Assignment —
For the data below, please report each line where the word "States" is found.

Entries supplied —

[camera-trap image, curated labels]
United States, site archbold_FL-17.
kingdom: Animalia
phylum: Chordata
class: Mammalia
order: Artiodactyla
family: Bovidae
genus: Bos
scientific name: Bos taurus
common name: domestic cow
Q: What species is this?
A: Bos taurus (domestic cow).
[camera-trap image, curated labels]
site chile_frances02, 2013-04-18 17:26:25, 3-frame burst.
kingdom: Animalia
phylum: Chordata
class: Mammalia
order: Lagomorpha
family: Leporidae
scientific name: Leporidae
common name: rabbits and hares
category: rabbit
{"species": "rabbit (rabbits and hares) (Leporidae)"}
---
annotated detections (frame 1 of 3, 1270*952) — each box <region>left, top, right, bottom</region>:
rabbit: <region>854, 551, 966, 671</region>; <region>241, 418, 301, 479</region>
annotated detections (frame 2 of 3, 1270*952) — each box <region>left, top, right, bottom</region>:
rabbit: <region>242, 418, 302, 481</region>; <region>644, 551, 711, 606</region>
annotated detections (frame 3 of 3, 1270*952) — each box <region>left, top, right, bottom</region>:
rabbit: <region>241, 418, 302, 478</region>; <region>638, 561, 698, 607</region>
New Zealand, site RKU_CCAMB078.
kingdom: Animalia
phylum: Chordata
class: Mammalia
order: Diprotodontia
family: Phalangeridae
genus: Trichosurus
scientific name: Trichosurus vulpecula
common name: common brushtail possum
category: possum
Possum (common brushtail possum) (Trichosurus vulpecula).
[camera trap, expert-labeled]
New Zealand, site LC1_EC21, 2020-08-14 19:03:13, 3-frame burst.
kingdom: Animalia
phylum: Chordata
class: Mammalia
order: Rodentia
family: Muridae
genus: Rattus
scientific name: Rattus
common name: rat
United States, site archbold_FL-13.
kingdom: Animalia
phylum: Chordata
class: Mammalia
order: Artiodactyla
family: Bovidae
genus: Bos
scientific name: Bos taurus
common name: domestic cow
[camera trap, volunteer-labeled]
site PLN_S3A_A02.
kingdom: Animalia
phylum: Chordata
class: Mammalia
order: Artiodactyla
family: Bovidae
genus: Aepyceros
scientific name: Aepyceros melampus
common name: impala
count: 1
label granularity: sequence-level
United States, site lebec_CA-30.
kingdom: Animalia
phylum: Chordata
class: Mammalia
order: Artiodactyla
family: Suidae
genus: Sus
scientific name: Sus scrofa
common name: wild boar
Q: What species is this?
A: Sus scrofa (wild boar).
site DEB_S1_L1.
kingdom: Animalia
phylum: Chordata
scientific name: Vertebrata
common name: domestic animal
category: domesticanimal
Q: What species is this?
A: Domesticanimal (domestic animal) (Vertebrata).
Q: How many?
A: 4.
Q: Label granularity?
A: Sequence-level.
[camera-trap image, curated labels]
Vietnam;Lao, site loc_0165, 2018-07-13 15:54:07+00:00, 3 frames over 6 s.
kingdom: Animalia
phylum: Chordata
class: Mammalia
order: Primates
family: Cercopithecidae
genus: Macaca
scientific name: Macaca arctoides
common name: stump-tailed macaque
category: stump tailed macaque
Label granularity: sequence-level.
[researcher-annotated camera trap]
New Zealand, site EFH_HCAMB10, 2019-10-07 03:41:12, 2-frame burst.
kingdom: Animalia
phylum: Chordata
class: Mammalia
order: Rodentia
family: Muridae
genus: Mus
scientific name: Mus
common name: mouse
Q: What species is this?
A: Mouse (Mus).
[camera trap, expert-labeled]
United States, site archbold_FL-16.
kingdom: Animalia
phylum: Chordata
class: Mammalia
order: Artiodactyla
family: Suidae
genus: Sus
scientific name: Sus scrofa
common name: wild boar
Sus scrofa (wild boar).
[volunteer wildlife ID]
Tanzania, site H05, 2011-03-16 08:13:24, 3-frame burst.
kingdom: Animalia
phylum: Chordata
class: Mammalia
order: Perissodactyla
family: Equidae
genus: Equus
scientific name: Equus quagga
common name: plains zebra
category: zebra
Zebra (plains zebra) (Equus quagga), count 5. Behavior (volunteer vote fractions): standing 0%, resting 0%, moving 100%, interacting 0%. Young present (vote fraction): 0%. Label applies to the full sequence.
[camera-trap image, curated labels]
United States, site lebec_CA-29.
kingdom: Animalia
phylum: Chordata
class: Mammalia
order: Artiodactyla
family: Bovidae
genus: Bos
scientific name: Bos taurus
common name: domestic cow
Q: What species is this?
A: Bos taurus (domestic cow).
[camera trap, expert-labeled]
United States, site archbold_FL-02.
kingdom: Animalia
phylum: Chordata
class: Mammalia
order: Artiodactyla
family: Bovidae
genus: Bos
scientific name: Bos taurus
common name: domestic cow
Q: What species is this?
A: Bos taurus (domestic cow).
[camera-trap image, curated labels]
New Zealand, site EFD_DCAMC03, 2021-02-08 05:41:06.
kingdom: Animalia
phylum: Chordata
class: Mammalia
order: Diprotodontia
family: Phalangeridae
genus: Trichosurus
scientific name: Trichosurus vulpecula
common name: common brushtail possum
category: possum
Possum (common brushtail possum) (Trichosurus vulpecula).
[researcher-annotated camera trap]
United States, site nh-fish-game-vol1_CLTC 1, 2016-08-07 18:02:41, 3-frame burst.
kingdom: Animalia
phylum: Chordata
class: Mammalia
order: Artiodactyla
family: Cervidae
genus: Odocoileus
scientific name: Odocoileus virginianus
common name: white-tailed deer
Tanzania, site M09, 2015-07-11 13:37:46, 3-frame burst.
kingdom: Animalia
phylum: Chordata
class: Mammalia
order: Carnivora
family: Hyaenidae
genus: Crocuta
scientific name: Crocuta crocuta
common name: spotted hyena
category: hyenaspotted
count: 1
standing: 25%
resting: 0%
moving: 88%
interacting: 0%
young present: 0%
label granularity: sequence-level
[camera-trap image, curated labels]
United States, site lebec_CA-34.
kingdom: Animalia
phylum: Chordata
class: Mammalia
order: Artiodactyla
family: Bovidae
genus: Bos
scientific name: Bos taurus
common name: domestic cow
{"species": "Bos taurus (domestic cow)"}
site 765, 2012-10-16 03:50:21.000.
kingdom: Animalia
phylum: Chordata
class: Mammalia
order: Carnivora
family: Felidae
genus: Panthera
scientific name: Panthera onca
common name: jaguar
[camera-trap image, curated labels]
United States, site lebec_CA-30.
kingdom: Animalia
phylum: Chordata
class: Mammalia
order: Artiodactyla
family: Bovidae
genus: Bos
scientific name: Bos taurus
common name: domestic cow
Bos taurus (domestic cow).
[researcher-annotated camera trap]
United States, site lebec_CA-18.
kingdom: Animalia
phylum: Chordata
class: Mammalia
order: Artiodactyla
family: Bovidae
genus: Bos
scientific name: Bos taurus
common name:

Answer —
United States, site archbold_FL-17.
United States, site archbold_FL-13.
United States, site lebec_CA-30.
United States, site archbold_FL-16.
United States, site lebec_CA-29.
United States, site archbold_FL-02.
United States, site nh-fish-game-vol1_CLTC 1, 2016-08-07 18:02:41, 3-frame burst.
United States, site lebec_CA-34.
United States, site lebec_CA-30.
United States, site lebec_CA-18.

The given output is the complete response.